Hasil evaluasi yang dipimpin KPK dengan menggandeng 12 kementerian/lembaga tersebut mendapati sejumlah temuan mencolok, seperti perusahaan yang tak memiliki NPWP. Kementerian Keuangan kemudian memperbaiki tata kelola tambang agar kegiatan usaha tersebut mendatangkan keuntungan bagi negara, seperti peningkatan PNBP, royalti, dan pajak.
Kementerian ESDM pun melakukan evaluasi dan verifikasi dengan menggolongkan kegiatan tambang dengan clean and clear (CNC) dan non-CNC. Kategori CNC tersebut pada kepatuhan keuangan, tata ruang, tumpang tindih, lingkungan, administratif, dan jaminan reklamasi. Sementara Kementerian Lingkungan Hidup dan Kehutanan juga digandeng untuk memetakan perusahaan yang beroperasi di kawasan hutan, termasuk ketaatan memiliki izin pinjam pakai kawasan hutan (IPPKH).
Upaya perbaikan tata kelola tambang melalui GNPSDA tersebut tampak pada periode 2014-2019. Ia mengkhawatirkan apabila program KPK tersebut dihentikan, isu pertambangan menjadi longgar sehingga reformasi perbaikan tata kelola tambang malah berjalan mundur.
Apalagi, kata Merah, saat ini pemerintah masif meningkatkan investasi tambang melalui koordinasi yang dijalankan Kementerian Koordinator Maritim dan Investasi. Tambang nikel sebagai bahan utama pembuatan batu baterai mobil listrik saat ini digenjot.
Hal-hal tersebut di antaranya dikhawatirkan menyasar pulau-pulau kecil yang tersebar di Indonesia bagian timur yang memiliki cadangan bijih nikel. Saat ini saja, kata dia, terdapat 165 konsesi pertambangan di atas 55 pulau-pulau kecil di Indonesia.
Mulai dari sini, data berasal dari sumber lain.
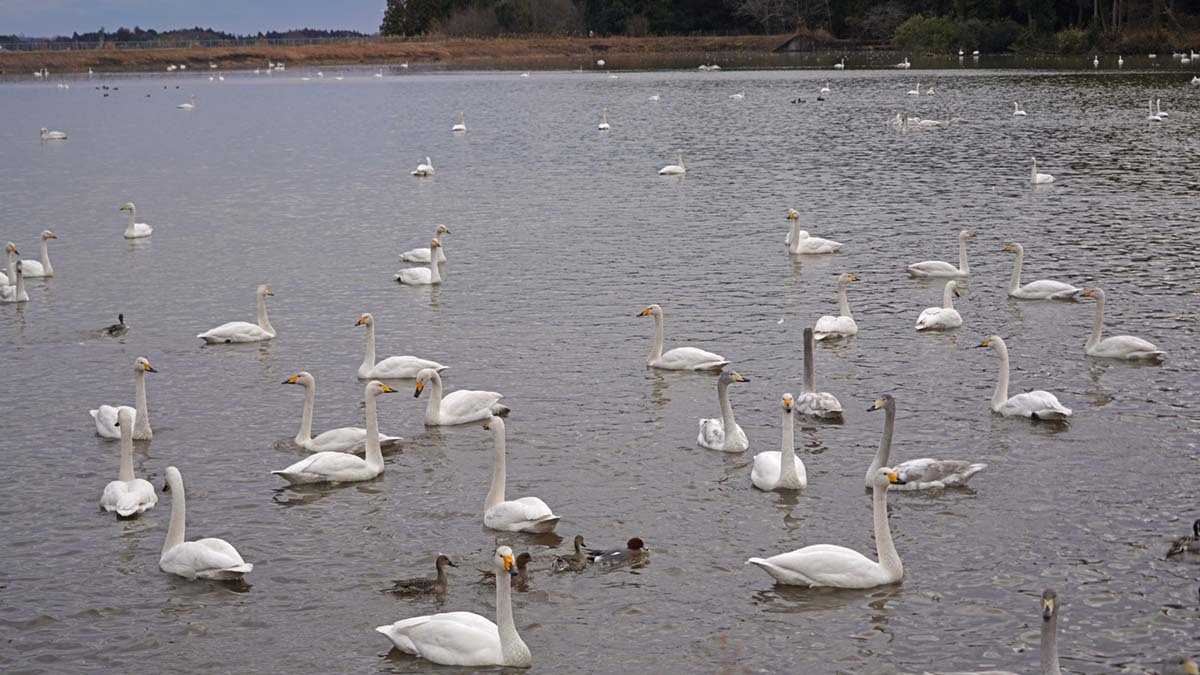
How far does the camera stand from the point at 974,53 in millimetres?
96312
Dari 55 pulau tersebut, sejumlah 22 pulau merupakan konsesi nikel.
Bukan saja dampak langsung berupa kerusakan pulau yang berdampak pada keberadaan masyarakat setempat, operasional tambang di pulau kecil tersebut juga mengancam kehidupan pantai dan laut setempat. Sejumlah praktik pertambangan di pulau kecil menunjukkan erosi sedimen hasil pembukaan lapisan tambang menimbulkan kematian bagi ekosistem pesisir, seperti terumbu karang, lamun, dan mangrove.
Bukan saja dampak langsung merusak pulau yang berdampak pada keberadaan masyarakat setempat, operasional tambang di pulau kecil juga mengancam kehidupan pantai dan laut setempat.
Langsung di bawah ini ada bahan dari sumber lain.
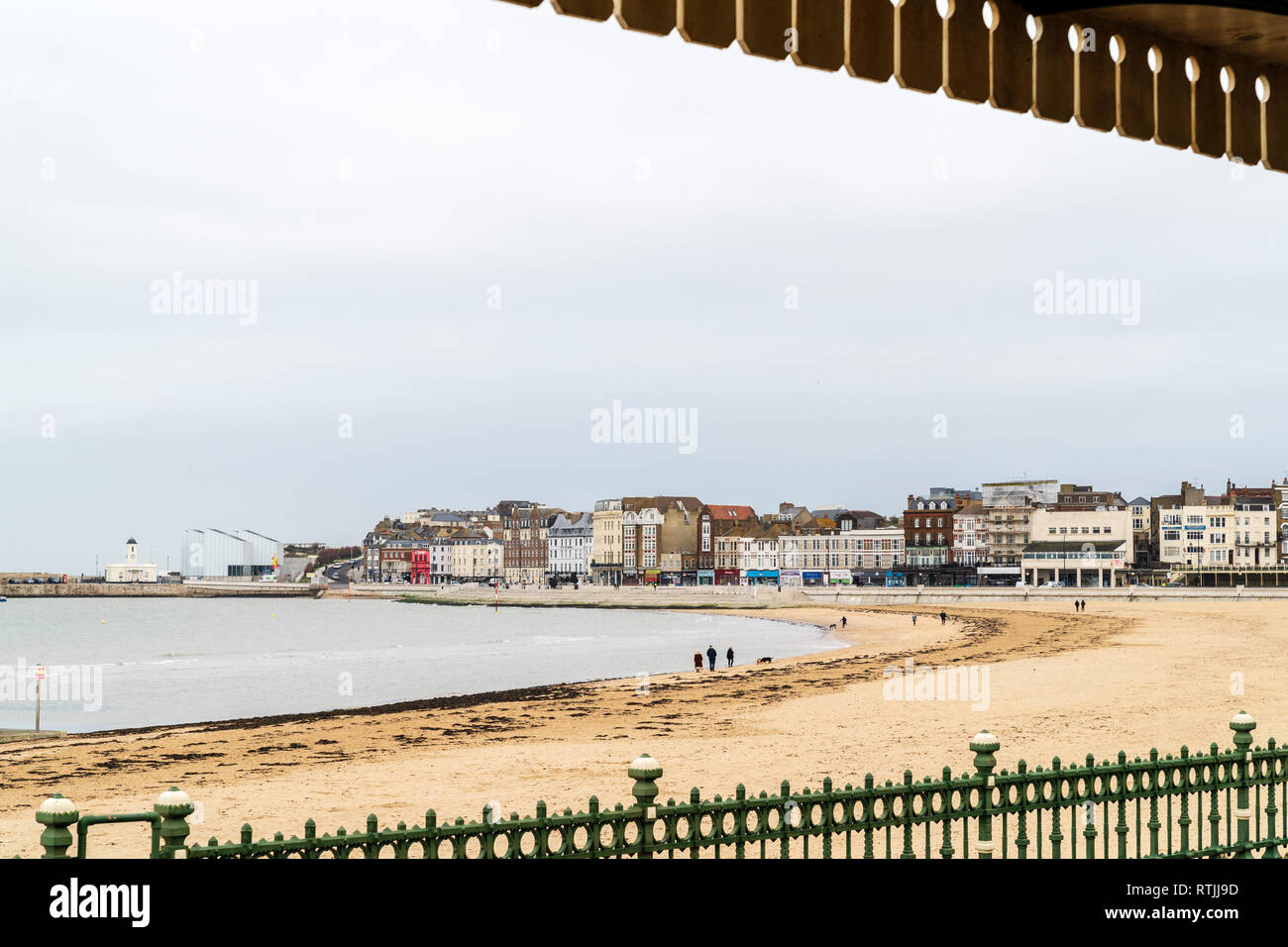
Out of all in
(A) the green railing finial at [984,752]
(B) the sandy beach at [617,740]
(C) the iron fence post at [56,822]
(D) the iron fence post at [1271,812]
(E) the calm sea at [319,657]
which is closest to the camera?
(C) the iron fence post at [56,822]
Selain itu, ancaman lain yang muncul, yaitu pembuangan limbah tailing hasil pengolahan industri tambang. Keterbatasan lokasi membuat pengelola usaha maupun pemerintah menempatkan limbah tailing tersebut ke dasar laut. Hal ini dikhawatirkan menimbulkan permasalahan karena keterbatasan kajian laut dalam pengambilan keputusan dan penyusunan aturan.
Bekas tambang
Secara terpisah, Wakil Menteri Lingkungan Hidup dan Kehutanan Alue Dohong mendorong agar pemerintah daerah rutin dan tegas mengawasi kegiatan tambang, terutama tambang ilegal, di daerah masing-masing. Ia mencontohkan praktik tambang ilegal di Lebak, Banten, agar dilakukan penegakan hukum.
”Kita memang mau menurunkan penegak hukum. Namun, jangan segala sesuatu KLHK semua yang mengerjakan. Pemda yang atur wilayah dan bagian masyarakatnya juga harus turun,” ujarnya.
Alue mengatakan, Indonesia telah memiliki contoh penyelesaian tambang ilegal di Gunung Botak, Pulau Buru, Maluku. Ia mengatakan lokasi-lokasi yang telanjur ditambang tersebut mulai direklamasi dengan melibatkan masyarakat setempat agar mendapatkan manfaat tambahan.